Hopefully we can now work on making improvements together, rather than individually. CaneryMBurns (talk) —Preceding comment was added at 13:53, 12 June 2008 (UTC)
- The lead has been reverted. Can any editor suggest improvements? —Preceding unsigned comment added by CaneryMBurns (talk • contribs) 20:08, 12 June 2008 (UTC)
The current lead sentence says "To date, controlled studies have not found the symptoms to be correlated with the presence of electrical fields or waves." I think this sentence is untrue and biased. The criteria of NPOV is to allow inclusion of significant views. What about the previous lead mentioning a sentence for evidence of each view in the main paragraph (one for provocative studies against its existence, and one for neurological / immunological survey studies supporting its existence). Pensees (talk) 04:34, 21 June 2008 (UTC)

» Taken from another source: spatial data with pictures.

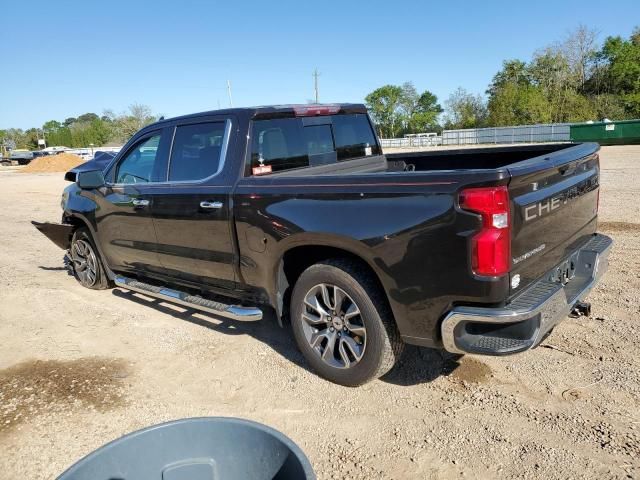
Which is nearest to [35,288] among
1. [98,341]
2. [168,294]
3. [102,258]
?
[102,258]

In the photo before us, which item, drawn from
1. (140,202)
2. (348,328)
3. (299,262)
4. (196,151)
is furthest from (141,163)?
(348,328)

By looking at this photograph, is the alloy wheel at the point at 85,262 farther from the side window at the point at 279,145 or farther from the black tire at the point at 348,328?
the black tire at the point at 348,328

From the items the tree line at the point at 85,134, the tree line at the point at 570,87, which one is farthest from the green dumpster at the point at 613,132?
the tree line at the point at 85,134

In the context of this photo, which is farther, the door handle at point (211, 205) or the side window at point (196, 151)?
the side window at point (196, 151)

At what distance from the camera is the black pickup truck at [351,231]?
2.91 m

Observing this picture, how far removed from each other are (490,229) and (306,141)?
215 cm

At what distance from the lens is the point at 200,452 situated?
1.94 m

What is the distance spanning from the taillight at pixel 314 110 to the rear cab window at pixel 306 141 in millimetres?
35

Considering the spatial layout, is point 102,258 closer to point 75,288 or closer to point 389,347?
point 75,288

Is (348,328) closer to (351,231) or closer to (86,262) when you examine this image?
(351,231)

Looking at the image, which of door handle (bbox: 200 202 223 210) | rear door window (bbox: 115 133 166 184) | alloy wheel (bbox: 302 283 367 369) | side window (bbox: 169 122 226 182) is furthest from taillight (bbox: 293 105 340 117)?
alloy wheel (bbox: 302 283 367 369)

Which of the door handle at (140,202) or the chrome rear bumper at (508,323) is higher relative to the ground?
the door handle at (140,202)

- Do you have any references that aren't from the already debunked bioinitiative report (not independent, vested interest, only small review published in a journal). We need good, solid reliable sources from, for example, peer reviewed publications in high impact journals with high citations would be great. Bring them here and we can work on a new lead. --CaneryMBurns (talk) 20:26, 22 June 2008 (UTC)
- This is silly, the BioInitiative report hasn't been debunked. It has a number of very independent scientists working on the sections within (by independent I refer here to vested financial interests, not people without their own opinion), and has around 2,000 references (of which the vast majority are in peer reviewed journals) in a 600 page report. It is hardly small, and the Hardell / Sage paper on it by necessity doesn't even scratch on the surface of the information contained within. Have you even read the report? Topazg (talk) 08:23, 23 June 2008 (UTC)

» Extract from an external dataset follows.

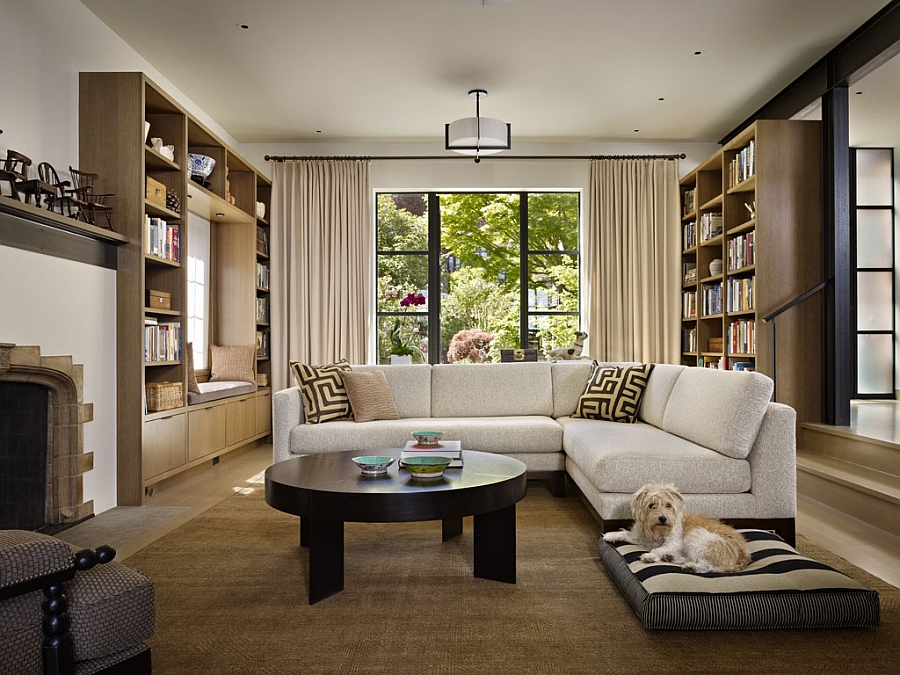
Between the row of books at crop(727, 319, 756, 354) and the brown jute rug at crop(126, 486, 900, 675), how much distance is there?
246cm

- One of the problems with the Bioinitiative report is that the main author is not independent, according to your definition. Cindy Sage, has a direct financial interest in that electrical sensitivity is real and that people are at risk from electromagnetic radiation. This as her company, which she fully owns, is doing consultancy in the field of reduction of these fields. This kind of direct financial interest in a certain outcome of a supposedly scientific metastudy is unfortunate, to say the least. (Source: http://www.silcom.com/~sage/emf/cindysage.html) Mossig (talk) 15:44, 23 June 2008 (UTC)

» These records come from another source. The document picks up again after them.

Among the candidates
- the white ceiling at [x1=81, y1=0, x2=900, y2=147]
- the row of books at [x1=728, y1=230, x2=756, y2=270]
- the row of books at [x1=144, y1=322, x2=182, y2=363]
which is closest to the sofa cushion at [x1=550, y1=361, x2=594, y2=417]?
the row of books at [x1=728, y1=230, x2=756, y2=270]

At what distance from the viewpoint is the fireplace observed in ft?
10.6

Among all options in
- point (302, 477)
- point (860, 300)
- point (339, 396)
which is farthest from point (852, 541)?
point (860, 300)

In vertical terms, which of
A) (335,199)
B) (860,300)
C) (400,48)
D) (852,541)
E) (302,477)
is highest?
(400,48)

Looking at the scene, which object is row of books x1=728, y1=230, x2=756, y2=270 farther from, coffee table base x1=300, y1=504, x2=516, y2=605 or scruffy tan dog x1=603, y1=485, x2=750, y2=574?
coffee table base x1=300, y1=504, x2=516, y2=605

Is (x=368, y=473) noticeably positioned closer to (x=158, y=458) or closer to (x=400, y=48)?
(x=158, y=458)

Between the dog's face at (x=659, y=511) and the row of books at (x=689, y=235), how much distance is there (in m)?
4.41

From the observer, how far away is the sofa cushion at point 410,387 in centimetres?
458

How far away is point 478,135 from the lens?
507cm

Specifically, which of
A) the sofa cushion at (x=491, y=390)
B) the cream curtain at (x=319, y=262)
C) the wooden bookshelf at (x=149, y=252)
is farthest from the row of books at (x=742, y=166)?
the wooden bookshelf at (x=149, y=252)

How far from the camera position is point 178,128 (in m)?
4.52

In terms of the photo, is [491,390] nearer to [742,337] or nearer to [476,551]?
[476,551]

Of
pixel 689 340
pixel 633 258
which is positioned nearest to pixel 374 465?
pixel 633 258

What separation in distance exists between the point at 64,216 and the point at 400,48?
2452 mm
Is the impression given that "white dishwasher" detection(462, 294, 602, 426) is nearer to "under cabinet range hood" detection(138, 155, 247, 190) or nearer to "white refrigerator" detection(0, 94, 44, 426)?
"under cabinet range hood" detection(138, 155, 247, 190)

- So, under the basis that most of the sections were written primarily by one scientist in each case, none of whom were Cindy Sage, what do we do? Remove the BioInitiative report entirely and start collection individual papers and turn the Wiki page into some form of scientific review paper of its own? Or accept that the large majority of the report is beyond this form of accusation and accept it as an acceptable alternative summary of the science? Topazg (talk) 08:22, 24 June 2008 (UTC)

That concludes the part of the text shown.